The task. Which of the lines in the data mention the string "Group"? List them all.

Collected data.
● ● ●

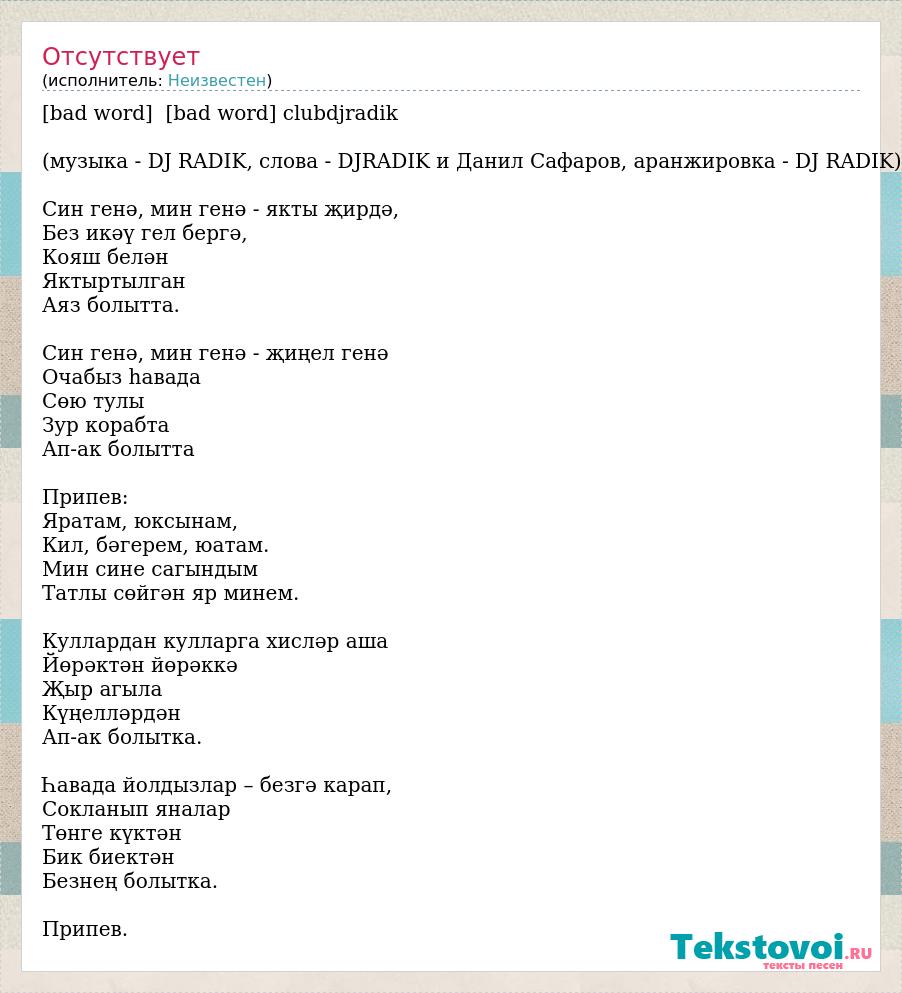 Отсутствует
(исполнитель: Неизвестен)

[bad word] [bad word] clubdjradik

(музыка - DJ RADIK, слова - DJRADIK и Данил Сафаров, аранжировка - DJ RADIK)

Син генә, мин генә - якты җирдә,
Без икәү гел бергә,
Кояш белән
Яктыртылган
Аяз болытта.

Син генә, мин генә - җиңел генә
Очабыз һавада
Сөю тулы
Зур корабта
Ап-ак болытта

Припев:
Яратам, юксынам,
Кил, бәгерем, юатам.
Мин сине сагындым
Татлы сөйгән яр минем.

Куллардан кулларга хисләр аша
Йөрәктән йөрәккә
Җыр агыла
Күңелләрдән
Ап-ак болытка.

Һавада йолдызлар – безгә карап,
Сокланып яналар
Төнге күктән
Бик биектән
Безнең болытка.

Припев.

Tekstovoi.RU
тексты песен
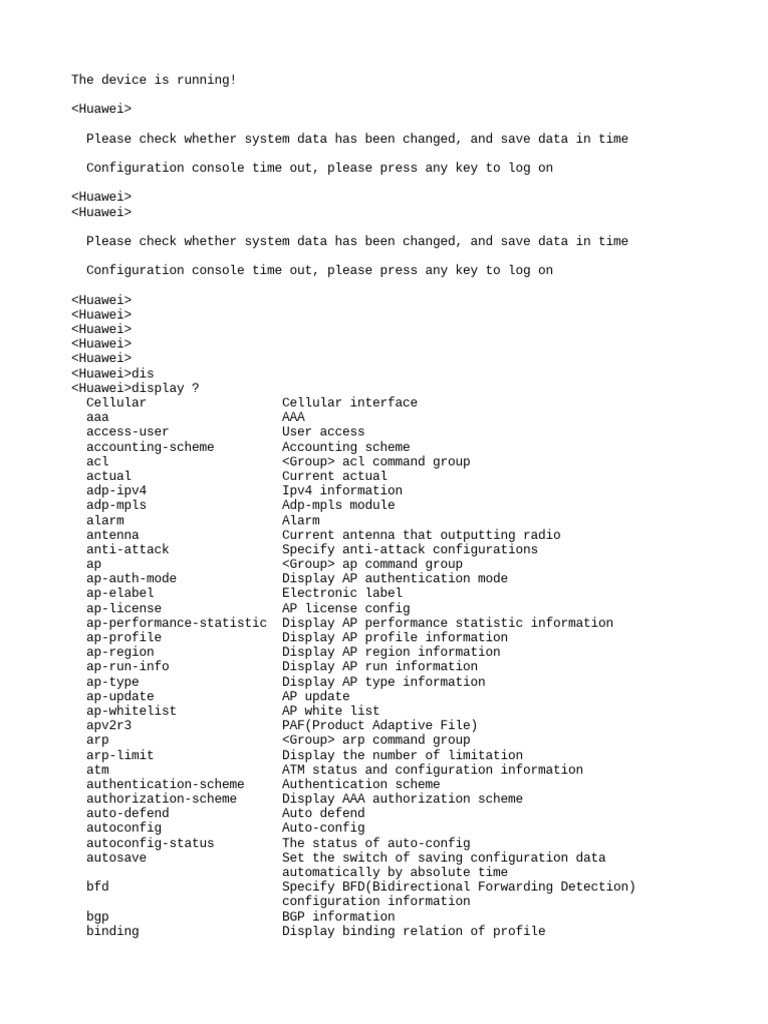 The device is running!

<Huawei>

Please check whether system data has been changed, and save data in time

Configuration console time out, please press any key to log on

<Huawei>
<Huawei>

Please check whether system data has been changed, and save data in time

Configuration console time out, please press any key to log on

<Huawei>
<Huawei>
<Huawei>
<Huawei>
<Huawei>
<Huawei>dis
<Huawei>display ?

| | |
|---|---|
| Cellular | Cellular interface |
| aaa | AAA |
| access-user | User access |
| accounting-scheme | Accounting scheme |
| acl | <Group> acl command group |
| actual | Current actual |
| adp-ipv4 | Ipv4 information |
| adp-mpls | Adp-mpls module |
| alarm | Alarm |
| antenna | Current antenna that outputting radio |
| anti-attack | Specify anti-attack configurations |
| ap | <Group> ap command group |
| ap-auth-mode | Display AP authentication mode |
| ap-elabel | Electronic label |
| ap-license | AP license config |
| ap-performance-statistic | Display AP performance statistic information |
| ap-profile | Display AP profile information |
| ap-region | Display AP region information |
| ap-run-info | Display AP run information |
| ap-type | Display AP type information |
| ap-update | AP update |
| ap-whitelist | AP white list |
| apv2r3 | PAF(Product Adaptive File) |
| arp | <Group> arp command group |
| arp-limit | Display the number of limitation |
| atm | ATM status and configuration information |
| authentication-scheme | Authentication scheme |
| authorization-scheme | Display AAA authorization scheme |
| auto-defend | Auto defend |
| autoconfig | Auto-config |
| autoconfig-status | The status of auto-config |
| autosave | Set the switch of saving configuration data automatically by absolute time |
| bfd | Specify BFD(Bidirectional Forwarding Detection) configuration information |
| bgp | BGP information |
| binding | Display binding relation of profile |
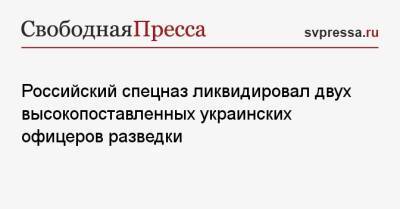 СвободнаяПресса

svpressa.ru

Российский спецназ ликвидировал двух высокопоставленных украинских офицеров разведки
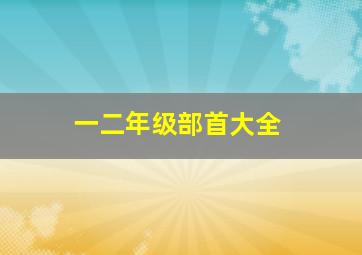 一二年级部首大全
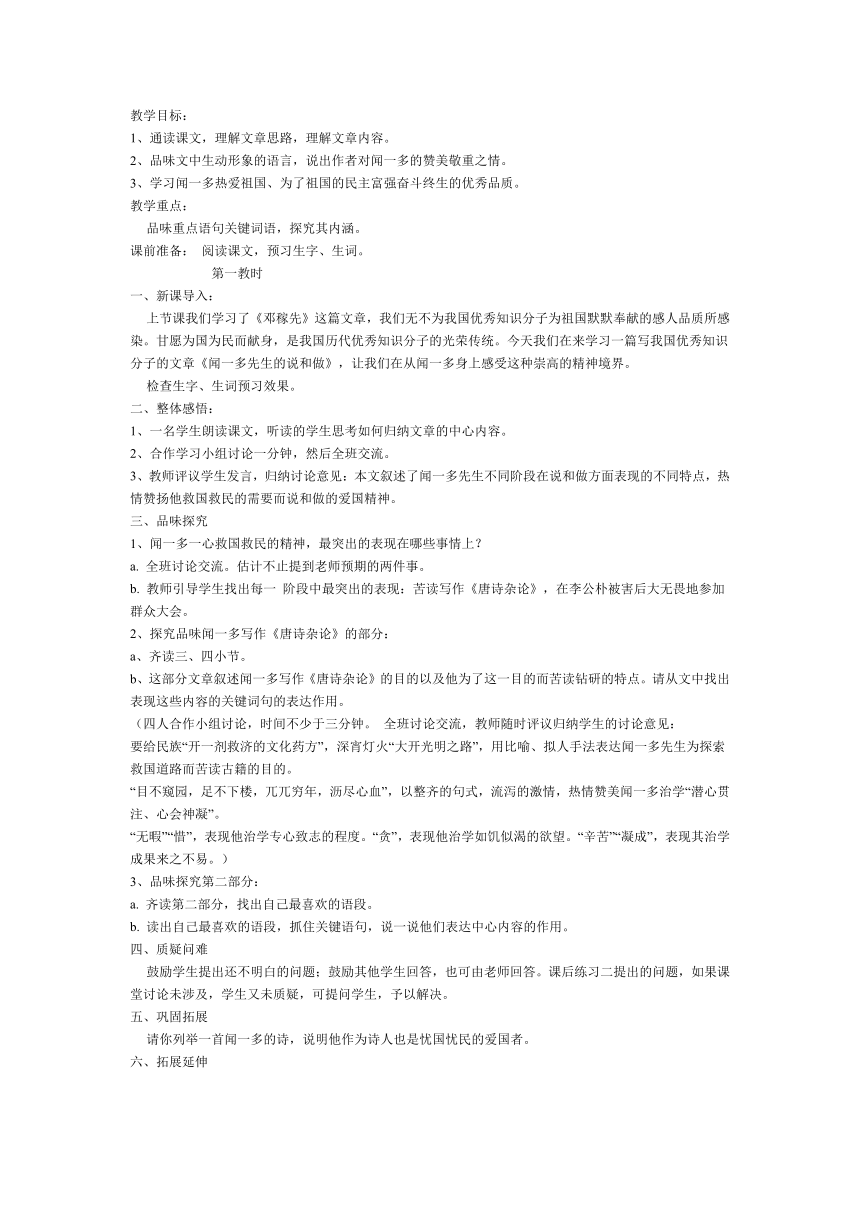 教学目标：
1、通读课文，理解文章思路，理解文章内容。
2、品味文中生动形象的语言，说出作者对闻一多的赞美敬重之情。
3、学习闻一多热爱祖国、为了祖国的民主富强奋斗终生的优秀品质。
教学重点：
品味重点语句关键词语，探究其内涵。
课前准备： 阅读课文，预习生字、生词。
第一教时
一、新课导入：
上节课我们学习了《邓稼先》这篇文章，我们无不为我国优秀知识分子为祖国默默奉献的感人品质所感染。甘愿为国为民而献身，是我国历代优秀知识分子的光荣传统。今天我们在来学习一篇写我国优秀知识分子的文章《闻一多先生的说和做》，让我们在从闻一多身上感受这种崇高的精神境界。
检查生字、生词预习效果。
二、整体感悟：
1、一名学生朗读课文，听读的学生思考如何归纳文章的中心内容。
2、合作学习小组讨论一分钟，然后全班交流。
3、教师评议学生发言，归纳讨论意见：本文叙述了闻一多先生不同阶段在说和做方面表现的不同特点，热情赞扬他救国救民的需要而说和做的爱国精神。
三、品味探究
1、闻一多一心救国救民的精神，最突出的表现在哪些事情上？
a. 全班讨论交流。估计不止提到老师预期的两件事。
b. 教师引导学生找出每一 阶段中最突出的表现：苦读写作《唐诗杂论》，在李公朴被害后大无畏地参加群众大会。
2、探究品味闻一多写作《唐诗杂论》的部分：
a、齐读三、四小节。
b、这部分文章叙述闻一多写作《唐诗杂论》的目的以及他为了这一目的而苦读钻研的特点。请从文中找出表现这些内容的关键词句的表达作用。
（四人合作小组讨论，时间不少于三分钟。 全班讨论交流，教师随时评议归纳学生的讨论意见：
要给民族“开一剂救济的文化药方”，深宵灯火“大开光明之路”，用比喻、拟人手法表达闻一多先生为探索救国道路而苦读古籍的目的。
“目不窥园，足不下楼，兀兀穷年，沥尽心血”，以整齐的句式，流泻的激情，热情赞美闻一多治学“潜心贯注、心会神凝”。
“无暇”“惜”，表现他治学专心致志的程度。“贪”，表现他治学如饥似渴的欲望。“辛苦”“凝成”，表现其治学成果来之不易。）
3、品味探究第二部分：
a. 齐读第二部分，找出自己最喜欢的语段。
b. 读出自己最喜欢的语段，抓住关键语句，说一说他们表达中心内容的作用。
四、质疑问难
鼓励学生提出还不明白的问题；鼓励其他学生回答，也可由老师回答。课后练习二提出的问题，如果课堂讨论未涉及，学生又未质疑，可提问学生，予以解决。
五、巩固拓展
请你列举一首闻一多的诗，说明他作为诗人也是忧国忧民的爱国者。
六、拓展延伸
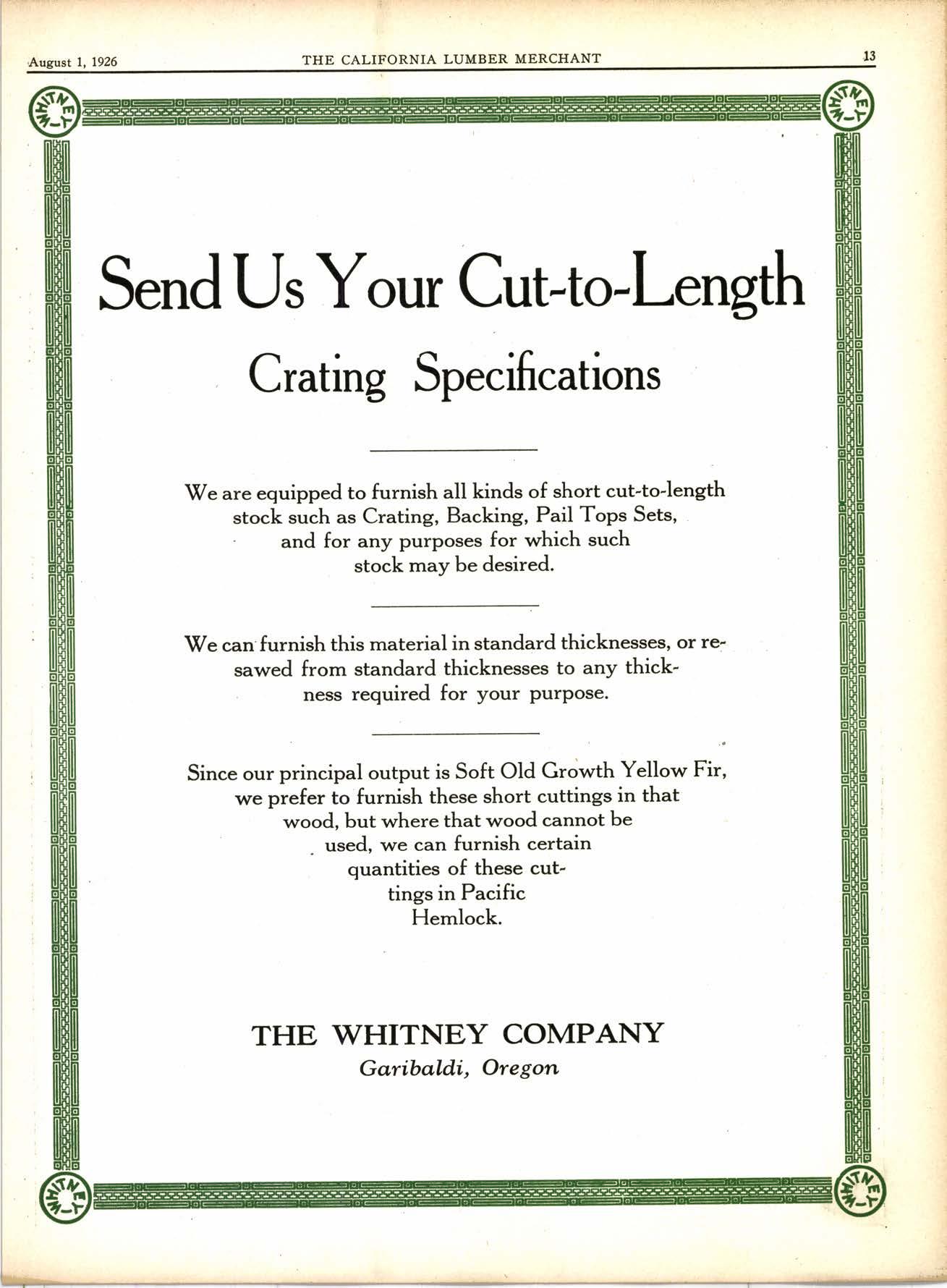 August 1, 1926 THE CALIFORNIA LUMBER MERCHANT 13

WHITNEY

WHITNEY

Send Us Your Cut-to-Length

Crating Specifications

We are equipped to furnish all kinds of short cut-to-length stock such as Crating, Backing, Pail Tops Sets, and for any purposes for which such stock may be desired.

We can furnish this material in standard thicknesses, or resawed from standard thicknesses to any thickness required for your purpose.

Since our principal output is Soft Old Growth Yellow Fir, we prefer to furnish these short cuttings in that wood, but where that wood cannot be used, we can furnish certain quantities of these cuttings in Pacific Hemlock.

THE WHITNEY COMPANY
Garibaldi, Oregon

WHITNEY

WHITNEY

● ● ●

Output of the exercise.
| acl | <Group> acl command group |
| ap | <Group> ap command group |
| arp | <Group> arp command group |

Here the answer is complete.